Supplied text:
--

I have a problem with patience. Most people do, I think, in an era that has systematically trained us out of it — the scroll, the skip, the thirty-second preview, the algorithm that adjusts to your attention span and then shortens it. I've been noticing this in myself and finding it alarming. Listening to Oren Ambarchi has become, among other things, a practice in recovering the capacity for sustained attention. This sounds like medicine rather than pleasure, which is wrong — the pleasure is real and profound — but the practice element is not incidental.
Ambarchi is an Australian guitarist and composer who has been making music at the edges of rock and experimental and contemporary composition for decades, and his recent work is the most patient of his patient career. There are tracks that develop over twenty, thirty minutes, that return to the same material again and again with small variations, that seem to be exploring a single idea from all possible angles before they allow themselves to end. This is music that makes a demand on you that most music doesn't make.
The demand is worth meeting. When you give Ambarchi the attention he's asking for — when you sit with the music, let it move at its own pace, resist the impulse to summarise and move on — what you find is extraordinary. The long durations reveal patterns that aren't visible in short exposure. The variations that seemed invisible at first become audible after ten minutes of listening. The emotional content arrives gradually rather than immediately, and when it arrives it's deeper than the content that announces itself in the first thirty seconds of a more conventional piece.
The Guitar as Meditation Object
Ambarchi's relationship with the guitar is unlike most guitarists' relationships with their instrument. He's not interested in the guitar as a vehicle for virtuosity or expression in the conventional sense. He's interested in the guitar as a sound-producing object, in the physical properties of the instrument and the sounds it makes when pushed against or away from its conventional uses. He collaborates extensively — with Jim O'Rourke, with Keiji Haino, with a long list of other experimental musicians — and those collaborations shape the sonic language of each project.

--

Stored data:
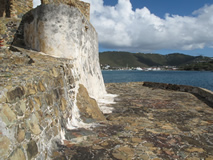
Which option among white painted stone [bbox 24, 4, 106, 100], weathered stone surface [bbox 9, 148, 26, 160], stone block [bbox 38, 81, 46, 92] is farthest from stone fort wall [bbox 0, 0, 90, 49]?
weathered stone surface [bbox 9, 148, 26, 160]

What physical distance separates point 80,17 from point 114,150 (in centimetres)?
466

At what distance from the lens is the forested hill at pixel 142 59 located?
144 m

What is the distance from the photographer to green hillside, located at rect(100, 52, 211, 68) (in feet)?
471

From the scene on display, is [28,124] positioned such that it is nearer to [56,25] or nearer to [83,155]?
[83,155]

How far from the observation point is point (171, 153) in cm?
347

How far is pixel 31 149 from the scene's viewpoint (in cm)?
260

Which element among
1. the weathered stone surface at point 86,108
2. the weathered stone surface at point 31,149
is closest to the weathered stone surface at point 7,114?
the weathered stone surface at point 31,149

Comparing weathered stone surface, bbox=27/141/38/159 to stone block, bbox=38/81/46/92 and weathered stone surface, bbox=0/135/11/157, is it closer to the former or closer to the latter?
weathered stone surface, bbox=0/135/11/157

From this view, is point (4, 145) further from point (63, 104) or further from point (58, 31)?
point (58, 31)

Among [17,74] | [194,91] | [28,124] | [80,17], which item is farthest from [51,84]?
[194,91]

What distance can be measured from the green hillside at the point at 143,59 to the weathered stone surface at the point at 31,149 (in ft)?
423

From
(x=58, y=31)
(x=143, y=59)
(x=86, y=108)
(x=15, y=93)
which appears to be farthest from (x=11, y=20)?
(x=143, y=59)

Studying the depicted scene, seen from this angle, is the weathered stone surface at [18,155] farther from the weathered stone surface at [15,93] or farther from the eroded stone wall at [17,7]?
the eroded stone wall at [17,7]

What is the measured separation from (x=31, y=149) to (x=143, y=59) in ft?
609
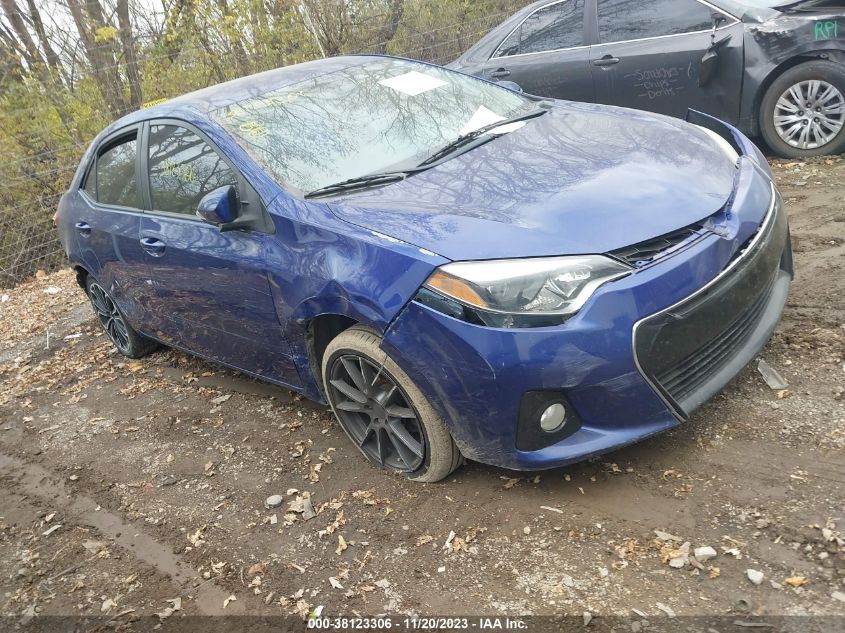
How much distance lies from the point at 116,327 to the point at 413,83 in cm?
289

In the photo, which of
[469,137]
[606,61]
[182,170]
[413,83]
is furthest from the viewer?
[606,61]

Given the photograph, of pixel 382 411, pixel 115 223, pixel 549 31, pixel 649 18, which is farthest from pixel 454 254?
pixel 549 31

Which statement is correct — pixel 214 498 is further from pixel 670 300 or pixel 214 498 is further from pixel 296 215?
pixel 670 300

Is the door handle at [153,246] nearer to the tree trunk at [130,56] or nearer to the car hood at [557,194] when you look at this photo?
the car hood at [557,194]

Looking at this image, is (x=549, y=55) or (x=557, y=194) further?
(x=549, y=55)

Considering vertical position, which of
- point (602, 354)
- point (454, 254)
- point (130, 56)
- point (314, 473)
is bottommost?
point (314, 473)

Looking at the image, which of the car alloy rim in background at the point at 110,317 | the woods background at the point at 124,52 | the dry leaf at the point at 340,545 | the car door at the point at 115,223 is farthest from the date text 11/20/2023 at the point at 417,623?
the woods background at the point at 124,52

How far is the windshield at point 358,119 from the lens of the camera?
3.58 m

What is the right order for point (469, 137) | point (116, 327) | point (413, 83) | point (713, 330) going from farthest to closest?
point (116, 327) → point (413, 83) → point (469, 137) → point (713, 330)

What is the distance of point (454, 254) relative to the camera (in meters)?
2.79

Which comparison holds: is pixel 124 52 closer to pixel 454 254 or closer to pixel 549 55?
pixel 549 55

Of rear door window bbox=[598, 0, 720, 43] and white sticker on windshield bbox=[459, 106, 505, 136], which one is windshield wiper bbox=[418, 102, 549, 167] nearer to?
white sticker on windshield bbox=[459, 106, 505, 136]

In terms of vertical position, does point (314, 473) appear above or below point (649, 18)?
below

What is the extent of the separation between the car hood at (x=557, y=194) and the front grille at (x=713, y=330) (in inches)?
10.8
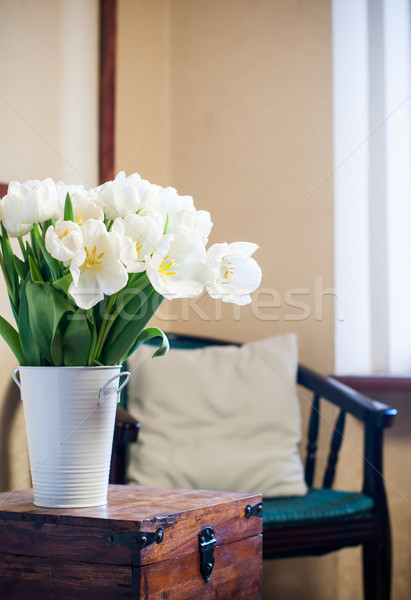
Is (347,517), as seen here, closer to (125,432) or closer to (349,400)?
(349,400)

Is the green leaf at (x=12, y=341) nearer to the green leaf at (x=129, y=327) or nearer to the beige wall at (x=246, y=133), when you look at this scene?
the green leaf at (x=129, y=327)

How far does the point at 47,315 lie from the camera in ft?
Result: 3.60

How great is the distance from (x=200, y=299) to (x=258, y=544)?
115 cm

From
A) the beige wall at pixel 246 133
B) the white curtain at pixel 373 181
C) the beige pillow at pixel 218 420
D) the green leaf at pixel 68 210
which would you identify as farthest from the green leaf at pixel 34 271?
the white curtain at pixel 373 181

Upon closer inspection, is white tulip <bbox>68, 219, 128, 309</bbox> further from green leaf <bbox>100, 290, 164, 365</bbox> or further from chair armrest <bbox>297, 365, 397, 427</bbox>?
chair armrest <bbox>297, 365, 397, 427</bbox>

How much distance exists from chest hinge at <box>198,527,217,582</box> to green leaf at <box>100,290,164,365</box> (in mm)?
318

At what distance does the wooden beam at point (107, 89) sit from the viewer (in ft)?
6.55

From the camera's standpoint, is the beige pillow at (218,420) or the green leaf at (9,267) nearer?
the green leaf at (9,267)

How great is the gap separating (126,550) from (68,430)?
0.67 ft

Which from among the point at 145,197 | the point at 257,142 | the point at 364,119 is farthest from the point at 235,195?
the point at 145,197

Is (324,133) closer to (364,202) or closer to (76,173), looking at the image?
(364,202)

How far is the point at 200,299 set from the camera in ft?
7.64

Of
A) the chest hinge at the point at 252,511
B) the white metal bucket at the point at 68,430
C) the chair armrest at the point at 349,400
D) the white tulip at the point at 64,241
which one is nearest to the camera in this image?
the white tulip at the point at 64,241

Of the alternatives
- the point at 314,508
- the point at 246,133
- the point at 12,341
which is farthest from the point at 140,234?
the point at 246,133
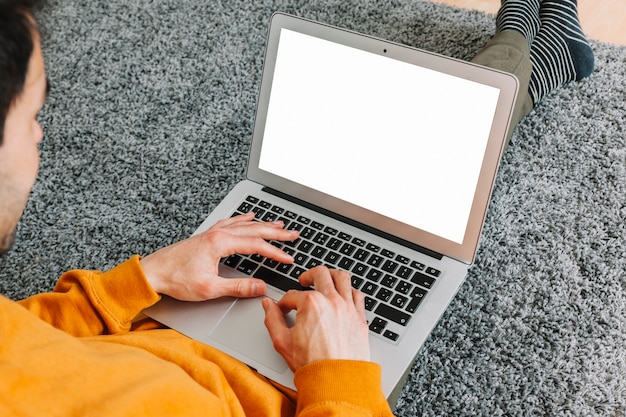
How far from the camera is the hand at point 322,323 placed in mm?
857

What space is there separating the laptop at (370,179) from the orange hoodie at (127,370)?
0.06 meters

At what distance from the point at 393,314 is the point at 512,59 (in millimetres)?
681

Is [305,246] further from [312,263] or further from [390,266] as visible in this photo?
[390,266]

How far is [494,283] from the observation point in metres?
1.30

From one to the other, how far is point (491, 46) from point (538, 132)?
23 centimetres

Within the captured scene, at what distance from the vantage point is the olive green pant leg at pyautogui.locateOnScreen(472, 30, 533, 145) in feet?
4.55

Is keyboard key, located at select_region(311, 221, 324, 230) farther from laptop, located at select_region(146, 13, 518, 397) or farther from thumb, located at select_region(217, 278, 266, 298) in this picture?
thumb, located at select_region(217, 278, 266, 298)

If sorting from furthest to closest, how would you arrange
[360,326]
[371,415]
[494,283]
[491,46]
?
[491,46], [494,283], [360,326], [371,415]

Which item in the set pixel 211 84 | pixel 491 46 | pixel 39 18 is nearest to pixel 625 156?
pixel 491 46

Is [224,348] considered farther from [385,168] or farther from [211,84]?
[211,84]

--

Exercise instructions: Continue the essay about listening to Oren Ambarchi, starting after its last sentence.

Response to the exercise:
The recent work with his own ensemble has a quality that I find hypnotic. The guitar is processed in ways that make it continuous with the electronic and orchestral elements, so you're never quite sure whether you're hearing string resonance or electronic tone. The lack of clear categories between the sound sources is part of what makes the music immersive — there are no seams to pull you out of the experience.
On Slowness as Value
The cultural devaluation of slowness is one of the things I find most distressing about the current moment. Not in a luddite, everything-was-better-before way — I'm not interested in nostalgia as a position — but in the specific sense that slowness is a mode of perception, a way of being in relation to time, that enables experiences that fast attention cannot enable. Ambarchi's music requires slowness. It gives you slowness in return. The exchange is fair and the result is access to forms of experience that are unavailable at speed.
I've played Ambarchi to people who found it boring. I respect that response. Boredom is a real response. But I've also played it to people who found it revelatory, who came out of an hour of listening with a different relationship to their own capacity for attention, who felt that something had been reset or recalibrated in how they listened. That's not nothing. That's quite a lot.
I keep coming back to this music. Every time, it asks me to slow down. Every time, I'm glad I did.
The music has made me better at other kinds of listening — not just to music, but to rooms, to conversations, to the sounds that surround daily life that I normally filter out. Ambarchi trained my ear on patience and the patience generalised. That might be the most useful thing I can say about art: sometimes it changes how you receive everything else.
I think that's the deepest function of this music: it teaches patience through pleasure. Not through deprivation, not by making you wait for something that doesn't arrive, but by making the waiting itself the arrival. The process is the destination. Thirty minutes into an Ambarchi piece you're not closer to the end — you're more fully inside the beginning, which has been unfolding this whole time. That's a different relationship with time than almost anything else offers. I'm grateful for it.